» **Цитируемый отрывок**:
* * *
Ларчик открывается просто. О том, что Сталин вовсе не был «законным наследником» Ленина, я прекрасно знал из разговоров взрослых. Помню, например, как наш сосед по коммуналке — старый большевик Иван Иванович Рощин рассказывал, что вблизи («вот как тебя») видел всех вождей — и Ленина, и Троцкого, и Каменева, и Зиновьева.
— А этого-то, нынешнего хозяина, сколько раз видел! — закончил он свой рассказ. И надо было слышать, сколько пренебрежения было в этой реплике, чтобы почувствовать, какой мелюзгой в сравнении с теми, «настоящими вождями» был в его глазах этот «нынешний хозяин».
Эти слова Ивана Ивановича — не столько даже слова, сколько интонация, с какой они были произнесены, — снова припомнились мне совсем недавно, когда случилось мне прочитать воспоминания актрисы Е. Тяпкиной о Николае Эрдмане.
В 1925 году Мейерхольд поставил первую эрдмановскую пьесу — «Мандат». (Тяпкина играла в ней Настю.) И вот однажды на репетиции произошел такой случай. Показывая матери и сестре свой фальшивый, им же самим состряпанный «мандат», ошалевший от собственной смелости Гулячкин (его играл Эраст Гарин) в экстазе выкрикивал:
— Копия сего послана товарищу Чичерину!
Чичерин был тогда наркомом иностранных дел, и имя его звучало почти так же громко, как имена самых главных тогдашних советских «вождей», о чем свидетельствует, например, такая — популярная в те годы — частушка:
Но реплика Гулячкина, в которой упоминался Чичерин, была особенно эффектной еще и потому, что брошена она была — под занавес. (Ею заканчивалось второе действие комедии.) А в устах Гарина она прозвучала так, что Мейерхольд смутился. Он сказал:
— Товарищи, все-таки Чичерин такое лицо… Неудобно!.. Надо кого-нибудь помельче.
* * *
» **Записанные данные**:

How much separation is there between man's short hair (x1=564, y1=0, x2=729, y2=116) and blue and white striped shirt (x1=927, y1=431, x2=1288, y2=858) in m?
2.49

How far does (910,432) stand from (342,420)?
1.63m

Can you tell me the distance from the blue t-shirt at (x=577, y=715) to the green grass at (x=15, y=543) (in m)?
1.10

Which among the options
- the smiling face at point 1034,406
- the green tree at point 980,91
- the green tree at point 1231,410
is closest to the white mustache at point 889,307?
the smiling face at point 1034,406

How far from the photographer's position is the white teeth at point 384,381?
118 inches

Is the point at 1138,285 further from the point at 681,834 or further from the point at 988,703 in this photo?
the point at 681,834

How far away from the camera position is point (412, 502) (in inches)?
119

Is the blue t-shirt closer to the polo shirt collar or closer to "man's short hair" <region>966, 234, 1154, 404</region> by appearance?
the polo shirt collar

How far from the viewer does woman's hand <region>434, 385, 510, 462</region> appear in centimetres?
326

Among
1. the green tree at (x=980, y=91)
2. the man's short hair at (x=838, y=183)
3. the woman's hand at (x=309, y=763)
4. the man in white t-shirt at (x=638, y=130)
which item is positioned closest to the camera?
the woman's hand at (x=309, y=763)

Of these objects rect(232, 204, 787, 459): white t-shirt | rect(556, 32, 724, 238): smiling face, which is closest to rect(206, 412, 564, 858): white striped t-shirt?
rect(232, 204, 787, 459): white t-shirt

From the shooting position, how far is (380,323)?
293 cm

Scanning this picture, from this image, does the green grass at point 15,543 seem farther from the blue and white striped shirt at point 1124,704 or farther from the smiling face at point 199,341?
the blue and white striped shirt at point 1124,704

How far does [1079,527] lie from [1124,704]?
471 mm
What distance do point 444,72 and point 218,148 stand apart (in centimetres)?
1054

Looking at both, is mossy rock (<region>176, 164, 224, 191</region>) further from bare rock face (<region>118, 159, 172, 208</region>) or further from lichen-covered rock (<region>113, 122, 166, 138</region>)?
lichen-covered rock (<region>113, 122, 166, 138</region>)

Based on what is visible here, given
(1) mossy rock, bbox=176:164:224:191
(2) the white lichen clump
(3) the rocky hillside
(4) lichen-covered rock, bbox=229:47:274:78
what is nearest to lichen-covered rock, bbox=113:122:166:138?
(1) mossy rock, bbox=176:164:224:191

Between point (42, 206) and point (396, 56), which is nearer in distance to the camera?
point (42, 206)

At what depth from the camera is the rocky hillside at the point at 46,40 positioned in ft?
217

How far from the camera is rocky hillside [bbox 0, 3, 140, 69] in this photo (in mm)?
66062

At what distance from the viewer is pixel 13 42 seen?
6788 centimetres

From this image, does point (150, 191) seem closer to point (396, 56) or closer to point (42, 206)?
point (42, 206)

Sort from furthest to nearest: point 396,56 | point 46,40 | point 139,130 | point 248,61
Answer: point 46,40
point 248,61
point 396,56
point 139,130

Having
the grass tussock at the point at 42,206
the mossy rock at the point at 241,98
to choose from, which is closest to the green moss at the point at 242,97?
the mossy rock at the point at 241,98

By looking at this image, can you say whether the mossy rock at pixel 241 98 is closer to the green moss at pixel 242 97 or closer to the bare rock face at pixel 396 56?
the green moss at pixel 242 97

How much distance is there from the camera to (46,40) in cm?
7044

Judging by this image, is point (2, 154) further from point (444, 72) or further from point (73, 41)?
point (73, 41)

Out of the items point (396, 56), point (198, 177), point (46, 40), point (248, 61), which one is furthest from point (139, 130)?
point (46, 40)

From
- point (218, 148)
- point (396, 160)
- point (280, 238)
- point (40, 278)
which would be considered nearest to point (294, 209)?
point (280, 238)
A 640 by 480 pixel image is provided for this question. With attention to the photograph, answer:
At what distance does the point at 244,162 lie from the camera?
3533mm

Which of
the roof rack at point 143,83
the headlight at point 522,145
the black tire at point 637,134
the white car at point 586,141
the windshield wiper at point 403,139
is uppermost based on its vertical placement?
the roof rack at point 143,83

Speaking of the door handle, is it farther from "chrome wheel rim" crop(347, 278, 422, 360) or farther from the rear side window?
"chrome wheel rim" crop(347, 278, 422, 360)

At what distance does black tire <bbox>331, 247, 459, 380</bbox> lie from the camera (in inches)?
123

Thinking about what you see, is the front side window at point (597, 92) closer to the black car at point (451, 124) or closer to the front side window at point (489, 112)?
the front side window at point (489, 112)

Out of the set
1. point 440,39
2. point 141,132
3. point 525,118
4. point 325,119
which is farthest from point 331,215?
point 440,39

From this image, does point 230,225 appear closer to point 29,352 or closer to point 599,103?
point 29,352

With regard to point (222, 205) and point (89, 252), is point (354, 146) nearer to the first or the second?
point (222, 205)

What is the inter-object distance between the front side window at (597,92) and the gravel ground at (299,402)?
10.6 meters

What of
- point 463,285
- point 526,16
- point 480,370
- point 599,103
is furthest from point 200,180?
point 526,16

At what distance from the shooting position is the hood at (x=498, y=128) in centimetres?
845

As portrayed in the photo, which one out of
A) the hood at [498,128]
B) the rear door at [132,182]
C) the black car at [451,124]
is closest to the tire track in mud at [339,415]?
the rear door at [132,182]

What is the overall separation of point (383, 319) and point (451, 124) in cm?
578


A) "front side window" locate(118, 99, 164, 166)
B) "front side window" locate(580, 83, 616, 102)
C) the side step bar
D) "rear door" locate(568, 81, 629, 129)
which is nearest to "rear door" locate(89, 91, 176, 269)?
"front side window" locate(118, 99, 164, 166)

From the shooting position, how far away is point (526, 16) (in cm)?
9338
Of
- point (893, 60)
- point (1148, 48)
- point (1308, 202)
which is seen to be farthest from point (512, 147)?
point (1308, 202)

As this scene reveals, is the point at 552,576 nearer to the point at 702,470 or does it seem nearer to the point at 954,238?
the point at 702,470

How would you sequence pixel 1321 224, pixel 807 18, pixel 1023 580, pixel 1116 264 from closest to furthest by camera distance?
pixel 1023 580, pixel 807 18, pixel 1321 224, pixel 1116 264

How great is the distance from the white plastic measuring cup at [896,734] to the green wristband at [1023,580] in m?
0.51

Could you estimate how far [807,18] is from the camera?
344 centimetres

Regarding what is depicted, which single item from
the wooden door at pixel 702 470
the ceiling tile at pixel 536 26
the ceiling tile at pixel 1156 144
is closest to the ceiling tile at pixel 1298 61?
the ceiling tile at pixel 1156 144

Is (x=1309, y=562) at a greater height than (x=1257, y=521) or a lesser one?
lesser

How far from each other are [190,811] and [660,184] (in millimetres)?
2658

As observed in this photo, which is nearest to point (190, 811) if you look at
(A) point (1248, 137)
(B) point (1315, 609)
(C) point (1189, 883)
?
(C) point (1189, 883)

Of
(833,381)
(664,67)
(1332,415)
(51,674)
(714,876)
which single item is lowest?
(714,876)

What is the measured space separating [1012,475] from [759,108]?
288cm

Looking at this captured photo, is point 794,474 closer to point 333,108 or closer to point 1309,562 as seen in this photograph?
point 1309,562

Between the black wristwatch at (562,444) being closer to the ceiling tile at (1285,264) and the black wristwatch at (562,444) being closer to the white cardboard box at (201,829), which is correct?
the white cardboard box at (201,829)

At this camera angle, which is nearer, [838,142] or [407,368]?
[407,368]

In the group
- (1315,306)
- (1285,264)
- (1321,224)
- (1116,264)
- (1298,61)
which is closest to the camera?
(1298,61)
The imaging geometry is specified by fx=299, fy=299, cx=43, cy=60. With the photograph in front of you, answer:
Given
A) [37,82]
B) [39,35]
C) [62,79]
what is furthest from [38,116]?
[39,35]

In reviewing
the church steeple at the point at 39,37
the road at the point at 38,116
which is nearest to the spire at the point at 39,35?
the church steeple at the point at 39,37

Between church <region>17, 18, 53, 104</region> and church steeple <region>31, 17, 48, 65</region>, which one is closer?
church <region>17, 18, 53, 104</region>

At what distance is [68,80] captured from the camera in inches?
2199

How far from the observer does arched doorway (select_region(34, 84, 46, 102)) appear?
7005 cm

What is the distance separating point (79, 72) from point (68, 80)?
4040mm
* * *
» **Требования к заданиям**:
1 - Извлеките из отрывка о постановке «Мандата» фрагмент между словами «Эти слова Ивана» и «о Николае Эрдмане.», включая эти слова.
2 - Найдите в записях все строки, где встречается слово «blue», и выпишите их целиком.

» **Ожидаемые ответы**:
1 -
Эти слова Ивана Ивановича — не столько даже слова, сколько интонация, с какой они были произнесены, — снова припомнились мне совсем недавно, когда случилось мне прочитать воспоминания актрисы Е. Тяпкиной о Николае Эрдмане.

2 -
How much separation is there between man's short hair (x1=564, y1=0, x2=729, y2=116) and blue and white striped shirt (x1=927, y1=431, x2=1288, y2=858) in m?
Can you tell me the distance from the blue t-shirt at (x=577, y=715) to the green grass at (x=15, y=543) (in m)?
Is the blue t-shirt closer to the polo shirt collar or closer to "man's short hair" <region>966, 234, 1154, 404</region> by appearance?
Scanning this picture, from this image, does the green grass at point 15,543 seem farther from the blue and white striped shirt at point 1124,704 or farther from the smiling face at point 199,341?
the blue and white striped shirt at point 1124,704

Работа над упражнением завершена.